Do lado das empresas, a grande maioria dos pequenos e médios negócios que sobreviveram aos chamados “lockdowns” está endividada em cerca de 30% acima do que estavam antes da crise, mas essas despesas financeiras devem começar a pesar também no final deste ano ou no início de 2021. Já existem tribunais se preparando para tentar negociar e criar departamentos específicos para recuperações judiciais e/ou extrajudiciais. Novamente ressaltamos que essa expansão do crédito foi uma medida correta, mas sua efetividade esbarrará no relance da economia, principalmente neste natal.

Neste mesmo contexto, assistimos na última semana a uma transferência de lucros de operações de câmbio, no Banco Central, no valor de R$ 325 bilhões de reais para o Governo Federal que, segundo a agência Brasil, “o Ministério da Economia informou que a transferência de R$ 325 bilhões do Banco Central para o Tesouro enquadra-se nos casos de excepcionalidade previstos pela nova lei que regulamenta a relação entre os dois órgãos. Segundo a pasta, as restrições de liquidez provocadas pela pandemia da Covid-19 têm dificultado a administração da dívida pública, com o Tesouro Nacional emitindo títulos com prazos mais baixos e queimando o “colchão da dívida”, reserva financeira para pagar os vencimentos dos papéis, para evitar os juros altos pedidos pelos investidores nos títulos de prazo mais longo. Diante disso, tendo em vista as condições atuais de liquidez no mercado de dívida, houve a decisão do CMN para a transferência imediata de R$ 325 bilhões dessas reservas para o pagamento da DPMI [Dívida Pública Mobiliária Interna]. Caso haja necessidade, o CMN avaliará, ainda neste exercício, a ampliação desse valor”.

- [Instrução A]:
Indique se cada afirmação abaixo está de acordo com o trecho, respondendo sim ou não e citando literalmente as palavras do trecho que decidem a questão.
(i) Os pequenos e médios negócios que sobreviveram aos lockdowns estão endividados em cerca de 30% acima do nível de antes da crise.
(ii) A transferência do Banco Central para o Governo Federal veio de lucros de operações de câmbio.
(iii) O Tesouro Nacional vinha emitindo títulos com prazos mais longos.
- [Instrução B]:
Responda com base no trecho:
(i) O que os tribunais estão se preparando para criar?
(ii) Qual agência é citada como fonte da informação do Ministério da Economia?
(iii) O pagamento de qual dívida motivou a transferência imediata dos R$ 325 bilhões?
- [Instrução C]: Transcreva do trecho, sem alterações, a passagem que vai de "Do lado das" até "principalmente neste natal.".

- [Dados fornecidos]:
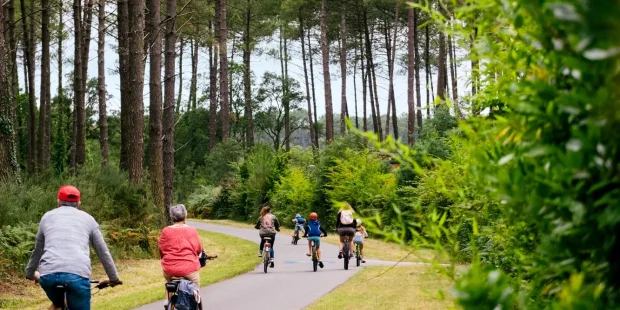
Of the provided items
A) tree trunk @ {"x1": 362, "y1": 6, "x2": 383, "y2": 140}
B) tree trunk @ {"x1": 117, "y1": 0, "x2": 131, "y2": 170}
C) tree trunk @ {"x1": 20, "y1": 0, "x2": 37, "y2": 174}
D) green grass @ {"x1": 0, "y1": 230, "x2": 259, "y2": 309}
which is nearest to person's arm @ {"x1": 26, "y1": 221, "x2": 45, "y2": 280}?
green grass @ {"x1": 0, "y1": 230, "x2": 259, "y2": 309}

---

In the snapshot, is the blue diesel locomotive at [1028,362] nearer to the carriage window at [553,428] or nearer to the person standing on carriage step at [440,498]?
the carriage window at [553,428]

- [Resposta escrita A]:
(i) Sim: "está endividada em cerca de 30% acima do que estavam antes da crise"
(ii) Sim: "uma transferência de lucros de operações de câmbio, no Banco Central, no valor de R$ 325 bilhões de reais para o Governo Federal"
(iii) Não: "com o Tesouro Nacional emitindo títulos com prazos mais baixos"

- [Resposta escrita B]:
(i) Departamentos específicos para recuperações judiciais e/ou extrajudiciais.
(ii) A agência Brasil.
(iii) A DPMI, Dívida Pública Mobiliária Interna.

- [Resposta escrita C]:
Do lado das empresas, a grande maioria dos pequenos e médios negócios que sobreviveram aos chamados “lockdowns” está endividada em cerca de 30% acima do que estavam antes da crise, mas essas despesas financeiras devem começar a pesar também no final deste ano ou no início de 2021. Já existem tribunais se preparando para tentar negociar e criar departamentos específicos para recuperações judiciais e/ou extrajudiciais. Novamente ressaltamos que essa expansão do crédito foi uma medida correta, mas sua efetividade esbarrará no relance da economia, principalmente neste natal.